─── BRANO ───

E' quando Ben decide di lasciare i suoi figli nella società "normale" e tornare tra le sue foreste, che si rivela la vera onesta intellettuale del film: se vieni cresciuto con determinati valori, anche se quei valori ti portano a tutta birra verso un futuro intricato e difficile, è dura metterli in discussione e abbandonarli definitivamente senza il minimo strascico. Ben lo fa, ma alla fine sono i suoi figli che scelgono di non lasciarlo.
Ed è a questo punto, dopo un viaggio dell'intera famiglia volto a realizzare l'ultimo desiderio della madre, che la piega della loro vita prende in qualche modo una piega meno estremista e secondo me ampiamente più condivisibile.
Questo film ha messo a dura prova la mia pazienza: l'ispirazione più tangibile è certamente Into the Wild di Sean Penn; ma al tempo, io non ho amato per niente le fondamenta ideologiche di quel film e rivederle applicate pari pari alla vita non di una singola persona, ma di una famiglia intera,fino all'ultimo dei bimbi che ha 5 anni, ammetto che mi ha fatto abbastanza imbestialire.
Il film riesce, tuttavia, a virare verso un'ottica più gestibile e apprezzabile, e poco importa se alla fine tutto quello che resta è un paesaggio da cartolina: è stato come vedere Into the wild che incontra la Famiglia Bradford,con in sottofondo i Guns 'n Roses. Solo che nel film il papà è L'Aragorn de Il Signore degli Anelli e non Dick Van Patten.
A dirla tutta, a me è andata benissimo così.

───

ESERCIZI:
**A)** Riassumi la recensione in due frasi.
**B)** Stampa il passo della recensione che comincia da "Ed è a questo" e finisce con "fatto abbastanza imbestialire.".
**C)** Rispondi a queste domande sulla recensione:
(i) Qual è l'ispirazione più tangibile del film?
(ii) Quanti anni ha l'ultimo dei bimbi della famiglia?
(iii) Quale gruppo si sente in sottofondo nel paragone con la Famiglia Bradford?

─── DATI SEGUENTI ───

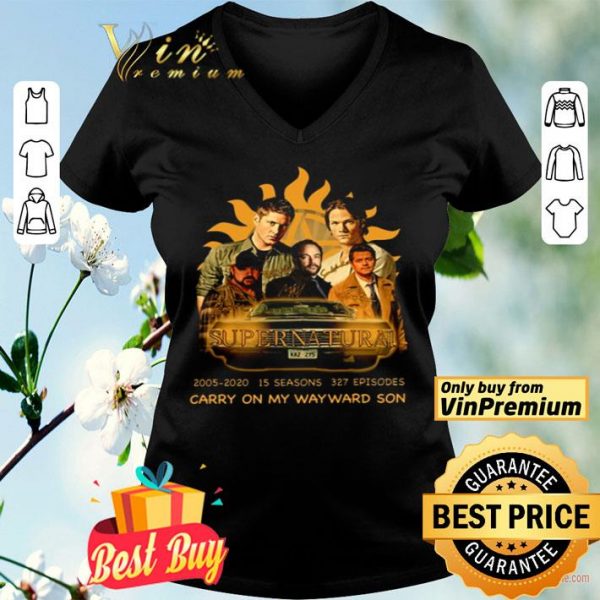 Supernatural carry on my wayward son shirt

───

SOLUZIONI:
**A)** Nel film Ben decide di lasciare i figli nella società "normale" e tornare tra le sue foreste, ma alla fine sono i figli a scegliere di non lasciarlo. Il film, ispirato a Into the Wild, ha messo a dura prova la pazienza di chi scrive, ma riesce poi a virare verso un'ottica più gestibile e apprezzabile.

**B)**
Ed è a questo punto, dopo un viaggio dell'intera famiglia volto a realizzare l'ultimo desiderio della madre, che la piega della loro vita prende in qualche modo una piega meno estremista e secondo me ampiamente più condivisibile.
Questo film ha messo a dura prova la mia pazienza: l'ispirazione più tangibile è certamente Into the Wild di Sean Penn; ma al tempo, io non ho amato per niente le fondamenta ideologiche di quel film e rivederle applicate pari pari alla vita non di una singola persona, ma di una famiglia intera,fino all'ultimo dei bimbi che ha 5 anni, ammetto che mi ha fatto abbastanza imbestialire.

**C)**
(i) Into the Wild di Sean Penn.
(ii) 5 anni.
(iii) I Guns 'n Roses.